Some time ago I wrote about a teenager I know and her younger sister who deserved her own story. This is my belated first attempt.
In the past few years she stopped being the mischievous, daring, shy, passionate little girl I knew and became a calmly determined, sweetly poised young lady. She’s still all of those other characteristics too, of course. It’s an achievement I’m still hoping for.
At her age I would have detested being called “young lady” — even now it makes me feel a cringe. It’s one of language’s oddities that society has turned this compliment into an insult. In the kindest and most respectful way the term fits her.
Simply, internally, I think of it as poise. The more complex description sounds exhausting, but never looks so.
Looking at ease when standing and sitting up right.

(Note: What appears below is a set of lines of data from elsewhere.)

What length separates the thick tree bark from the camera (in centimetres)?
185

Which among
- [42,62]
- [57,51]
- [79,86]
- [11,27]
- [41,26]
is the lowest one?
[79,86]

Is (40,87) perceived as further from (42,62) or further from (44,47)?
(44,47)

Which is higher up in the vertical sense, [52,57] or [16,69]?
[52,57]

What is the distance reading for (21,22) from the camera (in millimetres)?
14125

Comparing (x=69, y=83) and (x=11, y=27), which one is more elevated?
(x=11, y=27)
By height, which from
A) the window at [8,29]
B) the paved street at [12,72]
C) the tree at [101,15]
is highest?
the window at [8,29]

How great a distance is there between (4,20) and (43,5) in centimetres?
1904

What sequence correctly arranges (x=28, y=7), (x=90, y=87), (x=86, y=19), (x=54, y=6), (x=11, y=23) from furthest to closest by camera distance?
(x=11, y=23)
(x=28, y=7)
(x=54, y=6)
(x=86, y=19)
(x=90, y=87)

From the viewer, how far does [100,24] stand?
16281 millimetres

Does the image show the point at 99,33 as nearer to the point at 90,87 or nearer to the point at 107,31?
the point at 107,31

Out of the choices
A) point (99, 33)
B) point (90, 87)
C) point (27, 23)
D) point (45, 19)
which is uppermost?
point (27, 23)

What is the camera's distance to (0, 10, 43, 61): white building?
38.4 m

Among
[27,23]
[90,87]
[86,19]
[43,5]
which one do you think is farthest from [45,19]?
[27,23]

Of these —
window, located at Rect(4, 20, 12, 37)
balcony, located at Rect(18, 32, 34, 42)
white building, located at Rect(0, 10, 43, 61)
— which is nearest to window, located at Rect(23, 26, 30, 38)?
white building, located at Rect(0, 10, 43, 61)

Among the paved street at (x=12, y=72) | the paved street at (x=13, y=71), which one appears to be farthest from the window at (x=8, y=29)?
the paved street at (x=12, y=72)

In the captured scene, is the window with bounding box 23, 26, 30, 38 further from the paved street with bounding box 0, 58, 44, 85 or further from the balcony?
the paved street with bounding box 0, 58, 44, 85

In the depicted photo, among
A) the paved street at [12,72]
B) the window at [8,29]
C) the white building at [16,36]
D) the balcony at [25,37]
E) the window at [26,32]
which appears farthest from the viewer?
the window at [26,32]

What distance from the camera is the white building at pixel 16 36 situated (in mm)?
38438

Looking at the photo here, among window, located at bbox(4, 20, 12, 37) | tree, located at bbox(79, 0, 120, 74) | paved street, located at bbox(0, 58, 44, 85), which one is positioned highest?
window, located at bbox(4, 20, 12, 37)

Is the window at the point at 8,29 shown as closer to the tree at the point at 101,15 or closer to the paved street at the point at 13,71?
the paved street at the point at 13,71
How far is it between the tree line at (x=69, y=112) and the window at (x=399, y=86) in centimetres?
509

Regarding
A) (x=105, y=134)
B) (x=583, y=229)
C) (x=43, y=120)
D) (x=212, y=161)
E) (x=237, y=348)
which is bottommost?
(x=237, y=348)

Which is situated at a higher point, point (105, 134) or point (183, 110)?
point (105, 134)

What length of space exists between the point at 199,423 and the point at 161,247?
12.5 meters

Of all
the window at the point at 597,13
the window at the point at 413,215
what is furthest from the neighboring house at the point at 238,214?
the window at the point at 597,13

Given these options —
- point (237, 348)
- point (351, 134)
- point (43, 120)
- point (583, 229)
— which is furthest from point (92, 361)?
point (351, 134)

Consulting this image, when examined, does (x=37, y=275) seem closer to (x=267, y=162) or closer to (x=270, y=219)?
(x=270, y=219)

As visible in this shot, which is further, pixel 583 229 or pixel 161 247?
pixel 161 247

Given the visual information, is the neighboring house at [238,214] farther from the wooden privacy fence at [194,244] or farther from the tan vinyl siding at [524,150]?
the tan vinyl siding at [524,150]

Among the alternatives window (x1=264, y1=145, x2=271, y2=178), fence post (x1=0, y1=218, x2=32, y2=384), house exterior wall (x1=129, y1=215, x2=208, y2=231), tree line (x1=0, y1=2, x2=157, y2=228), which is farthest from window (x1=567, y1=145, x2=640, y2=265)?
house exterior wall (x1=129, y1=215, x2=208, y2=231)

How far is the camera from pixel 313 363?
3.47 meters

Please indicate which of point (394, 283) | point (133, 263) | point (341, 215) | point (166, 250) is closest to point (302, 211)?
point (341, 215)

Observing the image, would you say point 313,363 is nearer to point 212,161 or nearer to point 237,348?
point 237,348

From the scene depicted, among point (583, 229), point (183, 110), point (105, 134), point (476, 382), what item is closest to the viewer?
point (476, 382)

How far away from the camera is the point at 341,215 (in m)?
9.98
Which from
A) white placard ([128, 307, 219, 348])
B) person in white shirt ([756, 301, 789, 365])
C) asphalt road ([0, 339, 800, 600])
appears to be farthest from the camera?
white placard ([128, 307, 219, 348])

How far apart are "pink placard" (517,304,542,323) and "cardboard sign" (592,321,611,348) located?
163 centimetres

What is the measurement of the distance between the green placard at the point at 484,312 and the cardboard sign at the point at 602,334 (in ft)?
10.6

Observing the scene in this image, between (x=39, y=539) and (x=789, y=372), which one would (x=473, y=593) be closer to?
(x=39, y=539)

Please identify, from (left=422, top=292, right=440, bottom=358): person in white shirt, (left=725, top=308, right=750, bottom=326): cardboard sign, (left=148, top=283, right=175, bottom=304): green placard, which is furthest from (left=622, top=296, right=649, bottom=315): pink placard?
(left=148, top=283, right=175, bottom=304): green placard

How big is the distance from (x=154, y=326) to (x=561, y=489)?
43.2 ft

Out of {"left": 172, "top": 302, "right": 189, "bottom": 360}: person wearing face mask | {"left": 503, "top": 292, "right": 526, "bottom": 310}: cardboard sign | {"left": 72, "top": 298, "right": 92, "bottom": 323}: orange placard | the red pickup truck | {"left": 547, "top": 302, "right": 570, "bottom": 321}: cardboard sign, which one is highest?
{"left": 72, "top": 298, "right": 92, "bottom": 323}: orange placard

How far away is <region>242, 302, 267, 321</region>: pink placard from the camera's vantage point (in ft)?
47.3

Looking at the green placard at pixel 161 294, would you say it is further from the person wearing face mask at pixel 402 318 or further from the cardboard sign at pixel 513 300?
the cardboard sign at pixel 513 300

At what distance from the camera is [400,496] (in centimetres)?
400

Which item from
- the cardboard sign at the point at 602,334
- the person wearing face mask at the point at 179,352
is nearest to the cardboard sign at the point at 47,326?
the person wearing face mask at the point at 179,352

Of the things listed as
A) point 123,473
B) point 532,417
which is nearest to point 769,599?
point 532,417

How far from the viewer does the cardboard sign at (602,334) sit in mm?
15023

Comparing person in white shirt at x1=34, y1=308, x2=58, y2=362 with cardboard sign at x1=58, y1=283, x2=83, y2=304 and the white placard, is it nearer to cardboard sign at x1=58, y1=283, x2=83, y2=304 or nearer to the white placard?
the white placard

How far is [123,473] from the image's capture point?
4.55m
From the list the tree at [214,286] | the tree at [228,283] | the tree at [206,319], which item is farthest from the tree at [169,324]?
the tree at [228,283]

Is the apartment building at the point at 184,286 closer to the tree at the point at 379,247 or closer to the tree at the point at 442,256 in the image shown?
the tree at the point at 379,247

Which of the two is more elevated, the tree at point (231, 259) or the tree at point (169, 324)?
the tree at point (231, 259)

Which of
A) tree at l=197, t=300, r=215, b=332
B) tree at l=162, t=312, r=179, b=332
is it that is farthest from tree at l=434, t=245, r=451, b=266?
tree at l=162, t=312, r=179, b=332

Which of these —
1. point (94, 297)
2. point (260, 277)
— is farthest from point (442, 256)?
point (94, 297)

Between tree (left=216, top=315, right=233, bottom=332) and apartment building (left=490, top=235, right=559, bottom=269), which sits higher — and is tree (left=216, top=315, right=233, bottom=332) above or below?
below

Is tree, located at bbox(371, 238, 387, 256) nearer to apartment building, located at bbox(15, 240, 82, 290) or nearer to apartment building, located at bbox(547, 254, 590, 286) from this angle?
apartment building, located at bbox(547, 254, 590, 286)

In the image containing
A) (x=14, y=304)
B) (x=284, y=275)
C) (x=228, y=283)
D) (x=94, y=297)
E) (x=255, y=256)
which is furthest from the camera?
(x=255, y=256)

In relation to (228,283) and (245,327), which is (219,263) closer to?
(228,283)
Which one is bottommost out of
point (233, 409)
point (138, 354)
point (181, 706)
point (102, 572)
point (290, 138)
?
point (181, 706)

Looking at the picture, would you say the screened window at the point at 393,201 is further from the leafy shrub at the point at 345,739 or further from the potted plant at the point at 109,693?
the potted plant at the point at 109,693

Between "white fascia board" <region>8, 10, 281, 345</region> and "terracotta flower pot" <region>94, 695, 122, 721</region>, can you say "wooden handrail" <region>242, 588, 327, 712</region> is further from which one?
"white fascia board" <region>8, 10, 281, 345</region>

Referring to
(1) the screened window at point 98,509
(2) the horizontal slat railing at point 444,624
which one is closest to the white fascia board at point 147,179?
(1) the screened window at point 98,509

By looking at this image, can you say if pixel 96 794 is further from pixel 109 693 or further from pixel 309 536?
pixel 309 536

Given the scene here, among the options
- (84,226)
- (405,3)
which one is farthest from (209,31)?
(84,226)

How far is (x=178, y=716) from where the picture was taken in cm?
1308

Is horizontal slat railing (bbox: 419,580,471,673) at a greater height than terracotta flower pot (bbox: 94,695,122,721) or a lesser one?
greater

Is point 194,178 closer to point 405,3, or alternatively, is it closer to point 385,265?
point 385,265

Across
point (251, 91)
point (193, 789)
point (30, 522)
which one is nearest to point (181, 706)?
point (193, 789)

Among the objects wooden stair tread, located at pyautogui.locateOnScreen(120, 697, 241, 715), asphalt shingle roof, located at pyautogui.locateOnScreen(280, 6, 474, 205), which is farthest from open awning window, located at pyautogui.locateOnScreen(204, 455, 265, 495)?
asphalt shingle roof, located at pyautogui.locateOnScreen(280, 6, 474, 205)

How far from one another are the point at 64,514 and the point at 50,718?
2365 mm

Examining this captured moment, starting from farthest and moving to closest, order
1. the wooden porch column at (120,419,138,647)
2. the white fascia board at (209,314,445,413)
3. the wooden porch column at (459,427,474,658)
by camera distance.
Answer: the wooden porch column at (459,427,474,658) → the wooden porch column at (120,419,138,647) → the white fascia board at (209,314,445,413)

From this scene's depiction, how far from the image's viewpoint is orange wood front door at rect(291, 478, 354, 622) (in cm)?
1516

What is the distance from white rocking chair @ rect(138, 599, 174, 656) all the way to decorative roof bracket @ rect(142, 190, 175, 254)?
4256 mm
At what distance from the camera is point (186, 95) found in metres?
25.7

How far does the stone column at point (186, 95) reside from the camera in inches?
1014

Lounging when appropriate, but never slouching. Leading and guiding a conversation. Genuine, outward cheerfulness. Confident intelligence. Graceful even when slashing fruit with a samurai sword in a video game.
Poise can’t ever be completely learned. It’s one of those qualities you have or you don’t. Maybe, though, that’s just to excuse my failing attempts.
That’s the acknowledgement that came to me while watching Downton Abbey’s season 5 premier.
I suspect that even the show’s creators are shocked at its popularity. Masterpiece isn’t a young start-up treading new ground in TV viewing. They’re the stodgy neighbor talking about “when I was a kid,” but with an unpredictable ability to knowledgeably comment on current fashions. To be fair, Masterpiece and PBS are really more aging hippies than signing their lease at a nursing home.
I don’t care for the show’s melodramatic story lines, but I will still eschew all other distractions in order to spend my Sunday evening watching it. It’s tradition. I even plan dinner to match. Watching this fictional mirror of a distant time that isn’t is interesting. We might even — in some future episode or season — hear a character mention TV as a crazy new invention. Have you heard? Impossible!
Dining, rather than eating, is a frequent yet never common activity on the show. It makes me feel rather a slumpy, slobby, flob. Last Sunday I ate my dinner in courses, starting with roasted tomato soup and wild rice. I made soup because I wanted to feel like a lady.
Eating soup is about as close as I can get to that level of poise. Grazing the spoon away from you isn’t any more difficult than scooping it toward you, though it appears exceedingly affected in the States. I’d go hungry trying to balance a pea on the back tines of a fork or eating scrambled eggs with a fork and knife because of this same bizarre polished balancing act.
My own attempt at being a lady barely lasted the night. By the time I was eating the last of the leftovers I was very strictly back to being me. Even if I could learn to sit away from the chair back or be a good conversationalist (even more implausible) it still isn’t natural. There is something true in my earlier statement about poise being unteachable.
Cora Crawley, Countess of Grantham would never hump her shoulders over the table, shoveling up spoonfuls of soup while reading a book. It might be acceptable to read the newspaper or the morning post at the table during the informal breakfast, but they will sit up straight while doing so.
Not even late Lady Sybil would dare to be less of a lady. And she wore pants. If I was asked this is the character I would say most reminds me of the young lady I used to think of as a little girl. The unflinching devil-may-care propriety and strength and laughing good humor and kindness is mirrored in real life in her.
In a very modern way, obviously. Please, she is a teenager living in 2015.